Eyeballing the loess smooth confirmed that it was concave over the last 3 months or so, and thus that an exponential model was indeed reasonable. The standard way to proceed at this point would be to simply fit an exponential model to the raw data. This requires non-linear optimization, since there is no analytical solution. In R, this is done using either the “nlm” or “optim” functions, and for whatever reason both of these always give me headaches, which I was in no mood for, not that I ever am. So I worked around it using a “brute force” approach, but one which also has some very definite advantages, one of which in this case is information on the ability of a stiff loess function to capture the underlying epidemiology. Which, since loess is a really nice, easy and useful tool, is a good thing to know.

What I did was to (1) take the loess-estimated new case rate from the latest WHO report (Aug. 22), (2) compute the per-day rate that would be required to achieve that value over the last ~ three months, and (3) used that value as a starting point estimate for systematic searches for values giving better estimates (as evaluated using standard goodness of fit measures, i.e. the smallest sum of squared deviations from the model-estimated values). A key point in step (2) is that the parameter estimated (in model y = b^ax), is not in fact a, but is rather the base b; I do not assume a given base and then estimate a.
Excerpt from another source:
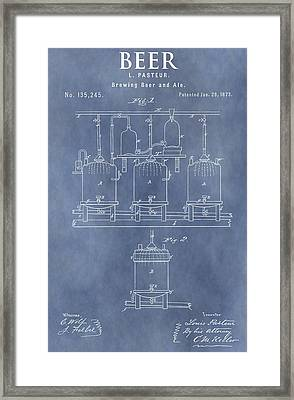 Beer Patent Framed Print by Dan Sproul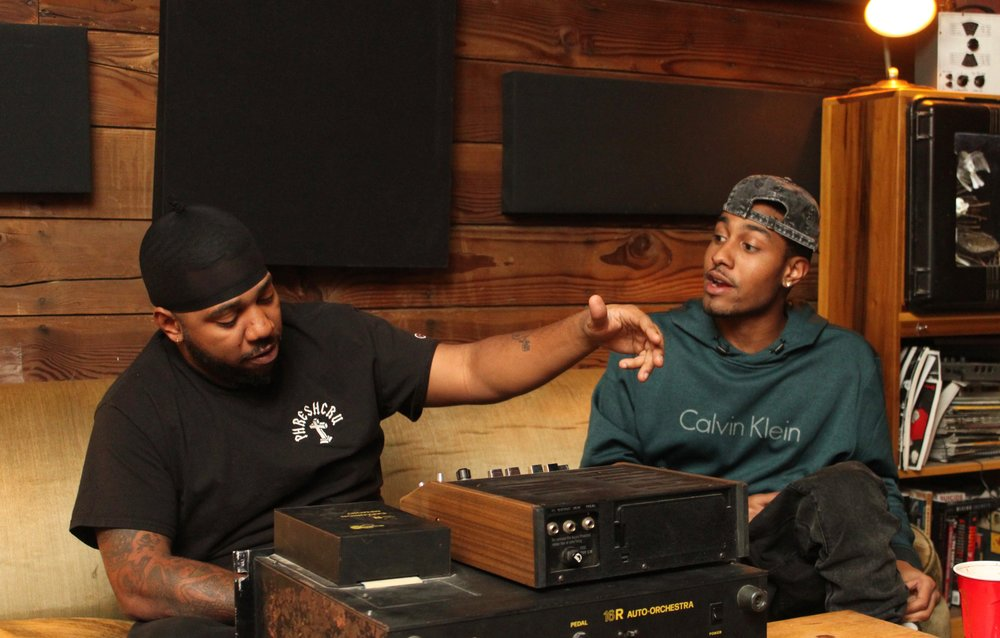 Chuck Inglish and Sir Mike - The Cool Kids sessions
I instead set a = 1.0, and since x is the number of days from the defined starting date, I estimate b, which gives the per-day transmission rate of ebola in the population. This is given simply by b = y^(1/x), with y as given by step (1). This does not give us R directly, but that conversion is simple if we know a little about ebola disease progression, which we do.
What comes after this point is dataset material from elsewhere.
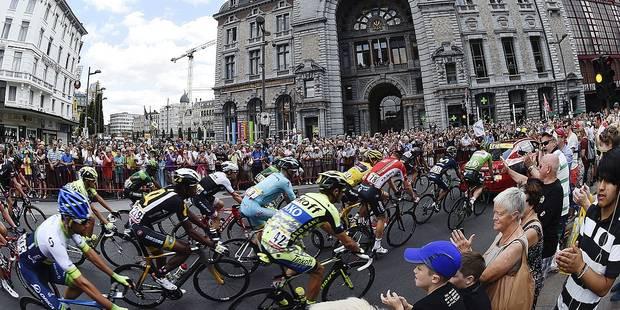Le Tour est en Wallonie: voici tout ce qu'il faut savoir pour profiter de la 4ème étape - La DH
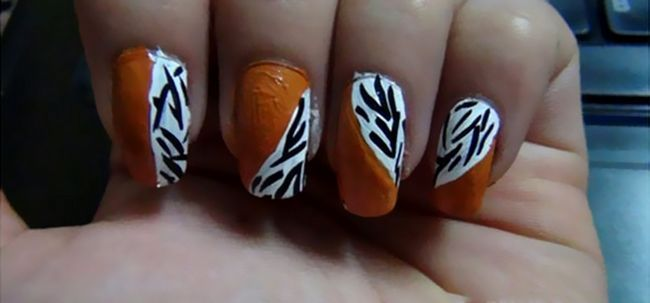 Selvagem Nails - Unhas animal arte Tutorial Photo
From an initial estimate of b, which from eyeballing I have confidence is entirely reasonable, I then compute the sums of squares for all values between 0.5b and 1.5b, in 200 increments (I had to experiment a little with the number of increments to use), which is where the so-called brute force comes in. Choosing the value giving the best fit, I then convert that to an estimate of R under the following logic. Since R as commonly defined is time-independent, being the mean of the total number of secondary cases initiated by each primary case, I simply need to know how many days ebola patients are infectious on average. They are presumed to be uninfectious before presenting symptoms. From what I have read, infectiousness ranges from 6-12 days; patients either die or recover fairly quickly after that time (although there is reportedly a long tail for infectiousness of some body fluids after recovery, up to 2-3 months). In the absence of any more precised data, R is therefore estimated simply by R = b^d, where d ranges from 6-12 days.

So, here are the results. These are for all three countries combined, with time zero of mid-May. That’s when the initial outbreak of March/April appeared to have subsided, before the increase from June until now. I’ve assumed that case identification accuracy is high, i.e. that “probable” and “suspected” cases are correct a high percentage of the time, which I think is entirely reasonable. I’ve also assumed that spread from any animal vectors to humans is not an important component of the epidemic, other than having started it of course.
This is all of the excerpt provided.